= RECORDS SUPPLIED =
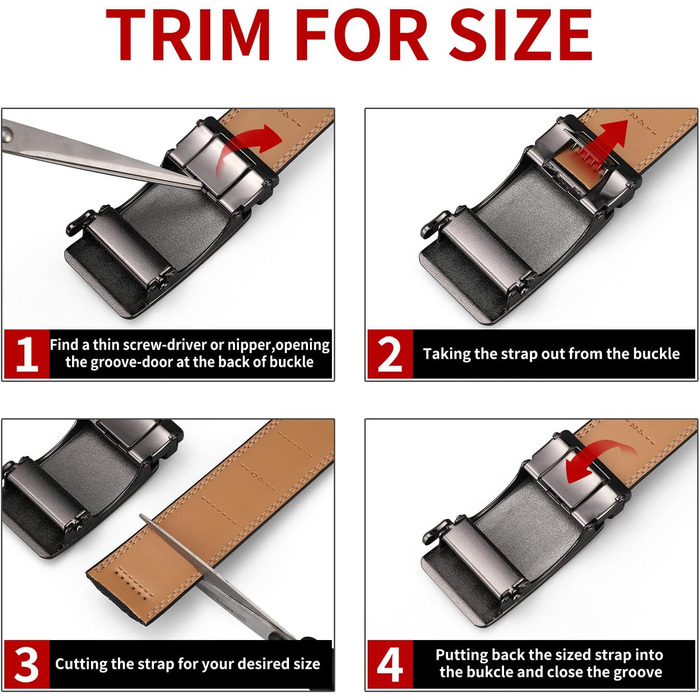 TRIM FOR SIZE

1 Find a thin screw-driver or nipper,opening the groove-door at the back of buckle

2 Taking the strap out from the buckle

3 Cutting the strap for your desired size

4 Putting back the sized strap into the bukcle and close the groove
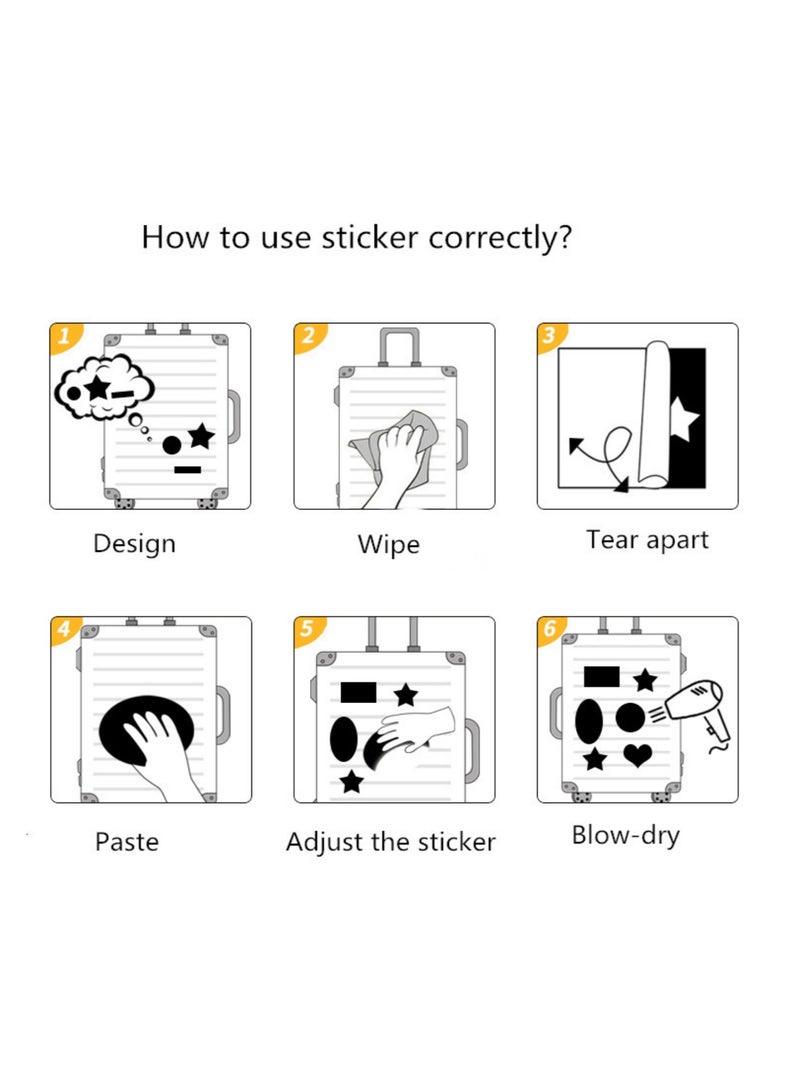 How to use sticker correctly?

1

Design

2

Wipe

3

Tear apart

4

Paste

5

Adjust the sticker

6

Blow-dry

* * *

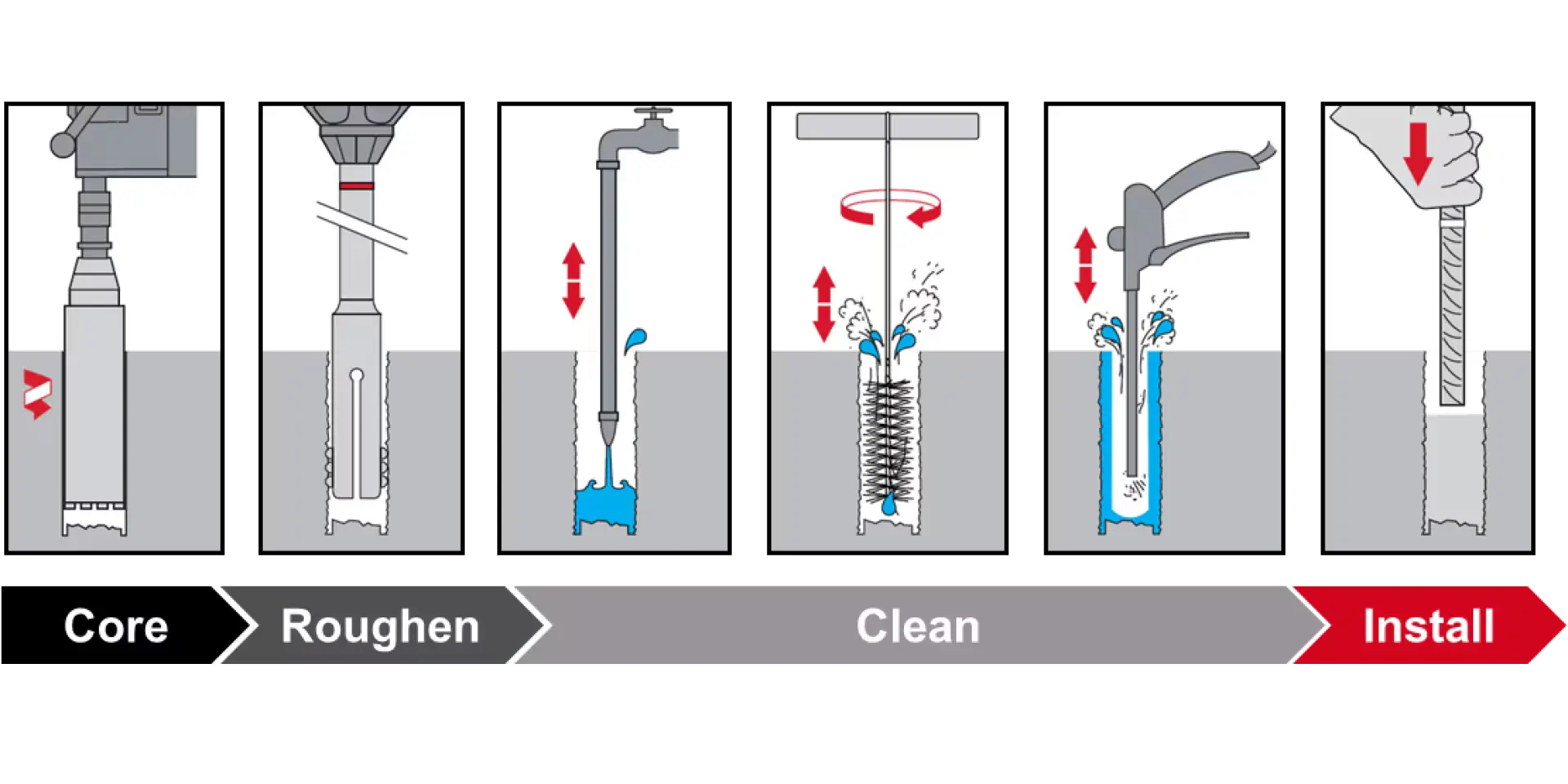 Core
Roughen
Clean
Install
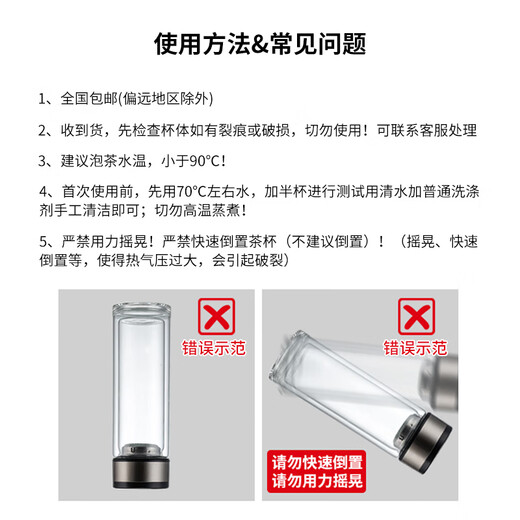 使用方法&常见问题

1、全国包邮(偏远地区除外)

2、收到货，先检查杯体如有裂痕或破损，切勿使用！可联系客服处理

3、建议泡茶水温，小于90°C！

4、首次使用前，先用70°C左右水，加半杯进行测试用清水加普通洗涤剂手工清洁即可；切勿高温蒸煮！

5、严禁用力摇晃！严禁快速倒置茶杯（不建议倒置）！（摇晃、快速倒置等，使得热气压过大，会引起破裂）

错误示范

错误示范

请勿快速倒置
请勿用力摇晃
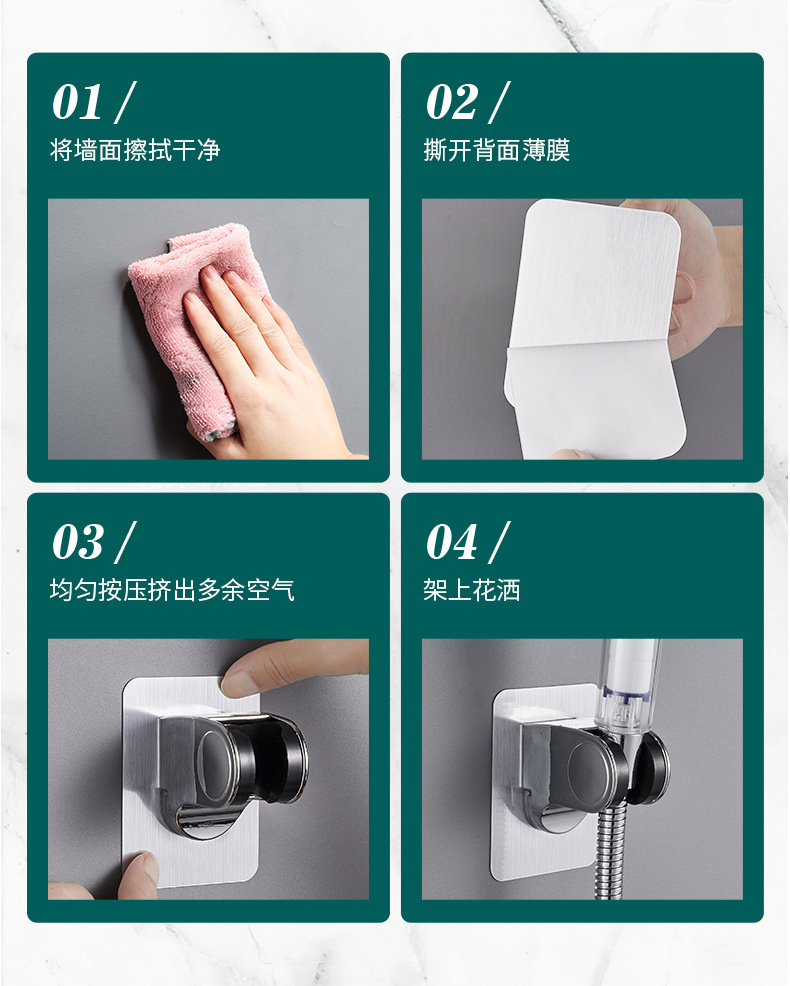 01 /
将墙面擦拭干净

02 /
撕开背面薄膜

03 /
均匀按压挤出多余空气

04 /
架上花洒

==

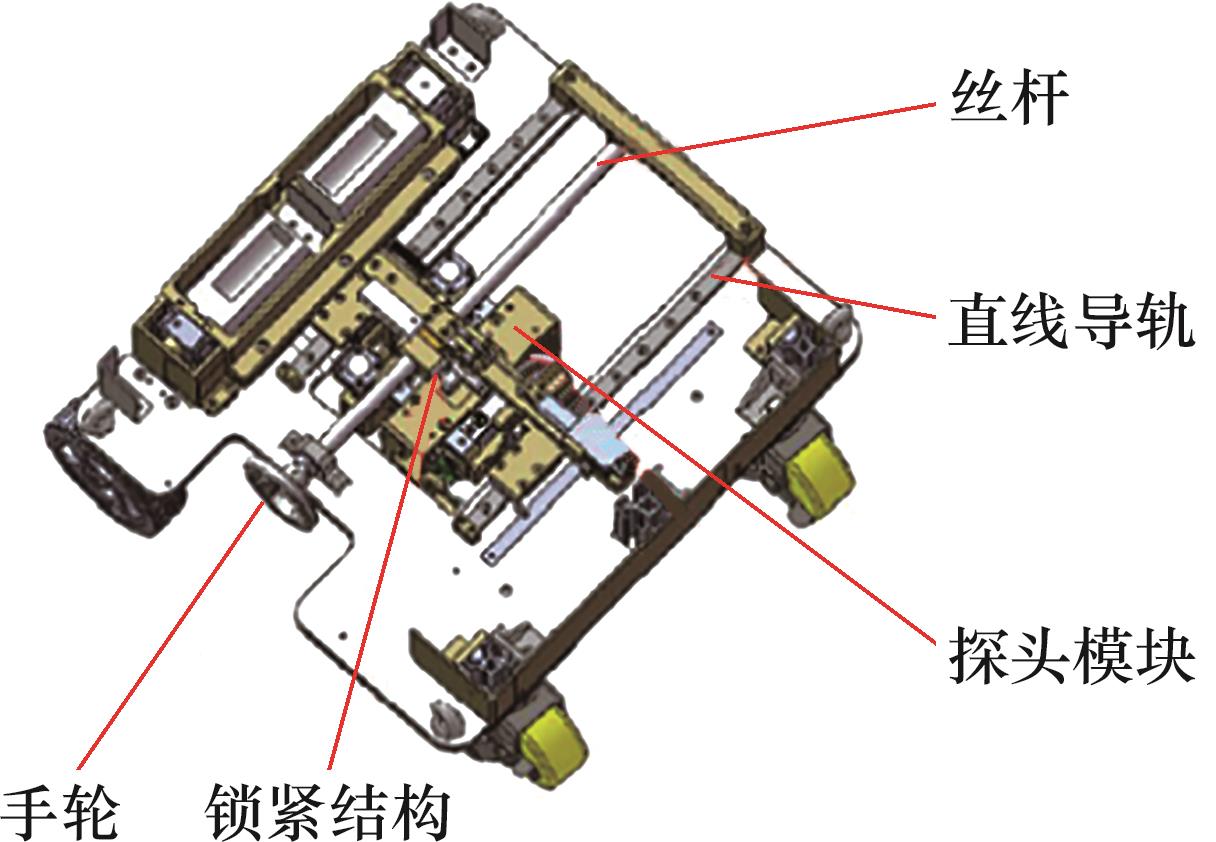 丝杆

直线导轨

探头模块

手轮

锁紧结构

= WORK ITEM =
For the listing above, give the number of lines in which the string "back" occurs, and nothing else.

= ANSWER BOX =
2